L'idée vient naturellement à quiconque possède un puits ou un forage : pourquoi payer 45 m³ d'eau au prix du réseau quand la nappe est à dix mètres sous la pelouse ? L'économie est réelle, le geste parfaitement légal dans la plupart des cas. Mais une eau souterraine est une eau brute, jamais passée par une usine de traitement. Ce qu'elle contient — fer, manganèse, calcaire, parfois nitrates — ne se voit pas au pompage et se révèle brutalement au premier ajout de chlore. Remplir au puits se prépare donc dans l'ordre : déclarer, analyser, pomper, traiter.
Une eau gratuite, mais jamais neutre
Au prix moyen français, les 45 m³ d'un bassin de 8 × 4 mètres coûtent de l'ordre de 200 euros au compteur, assainissement compris — le détail de cette facture est décortiqué dans notre article sur le coût réel du remplissage d'une piscine. L'eau du puits, elle, ne coûte que l'électricité de la pompe : quelques euros pour le volume complet. Sur le papier, l'affaire est entendue.
Sauf que l'eau du réseau arrive équilibrée, désinfectée, débarrassée de ses métaux. L'eau souterraine, non. Elle a traversé des roches dont elle garde la signature : très calcaire en terrain sédimentaire, chargée en fer et en manganèse dans les sols granitiques ou les nappes profondes pauvres en oxygène, parfois marquée par les nitrates en zone agricole. Aucun de ces paramètres n'est rédhibitoire — mais chacun impose un traitement, et leur coût vient en déduction de l'économie réalisée.
La déclaration en mairie, un préalable obligatoire
Beaucoup de propriétaires l'ignorent : un puits, même creusé par les grands-parents, doit être déclaré.
Une obligation depuis 2009
Tout ouvrage de prélèvement d'eau souterraine à usage domestique — puits ou forage prélevant moins de 1 000 m³ par an — doit être déclaré en mairie, y compris lorsqu'il est ancien.
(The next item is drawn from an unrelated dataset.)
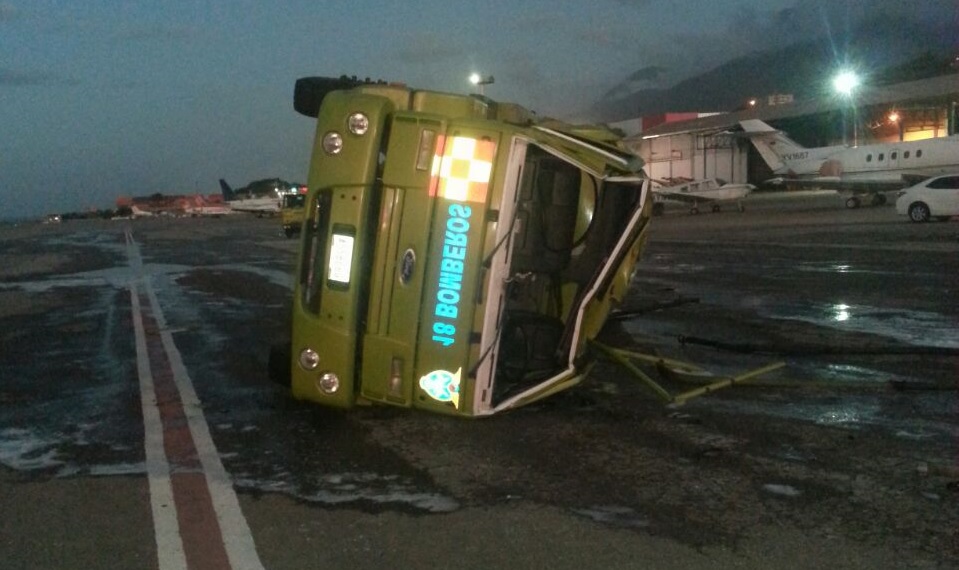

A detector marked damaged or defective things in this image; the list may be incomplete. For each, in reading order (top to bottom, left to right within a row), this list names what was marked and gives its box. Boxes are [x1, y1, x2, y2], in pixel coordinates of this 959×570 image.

overturned green fire truck [278, 74, 652, 412]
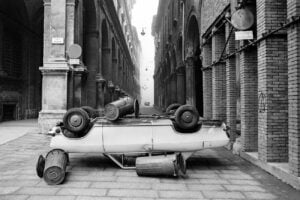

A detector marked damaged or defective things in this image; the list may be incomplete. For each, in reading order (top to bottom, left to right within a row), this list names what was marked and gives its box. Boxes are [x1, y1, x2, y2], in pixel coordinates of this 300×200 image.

overturned car [35, 97, 230, 184]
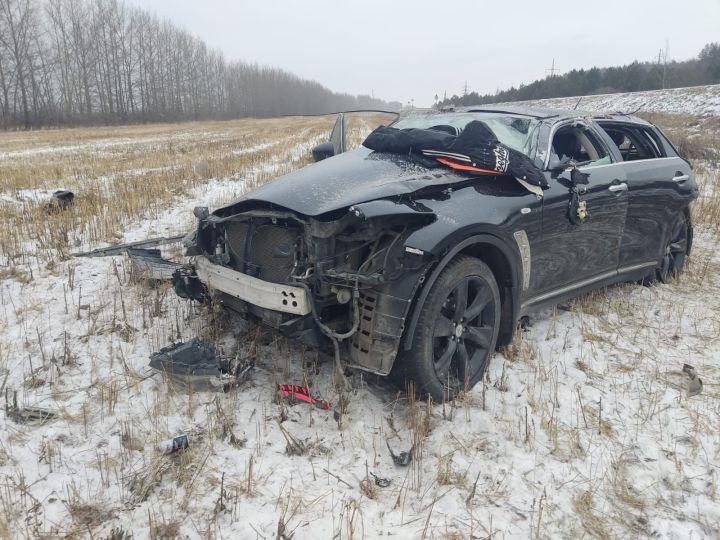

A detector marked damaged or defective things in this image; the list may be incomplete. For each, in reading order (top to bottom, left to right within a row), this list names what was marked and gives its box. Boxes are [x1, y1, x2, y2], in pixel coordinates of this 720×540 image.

La déclaration, gratuite, se fait sur formulaire ; les ouvrages nouveaux se déclarent au moins un mois avant le début des travaux. Le remplissage d'une piscine familiale entre pleinement dans l'usage domestique.
Cette formalité n'est pas qu'administrative. Elle protège le propriétaire en cas de litige sur la nappe, conditionne certaines expertises d'assurance, et permet aux services de l'eau de connaître les prélèvements en période de tension. Second point de droit, plus saisonnier : les arrêtés sécheresse. Ils encadrent l'usage — le remplissage des piscines privées — et, selon le niveau d'alerte, s'appliquent aussi aux prélèvements dans les eaux souterraines. Posséder un forage ne dispense donc pas de respecter les restrictions ; vérifier l'arrêté préfectoral en vigueur reste un préalable à tout pompage estival.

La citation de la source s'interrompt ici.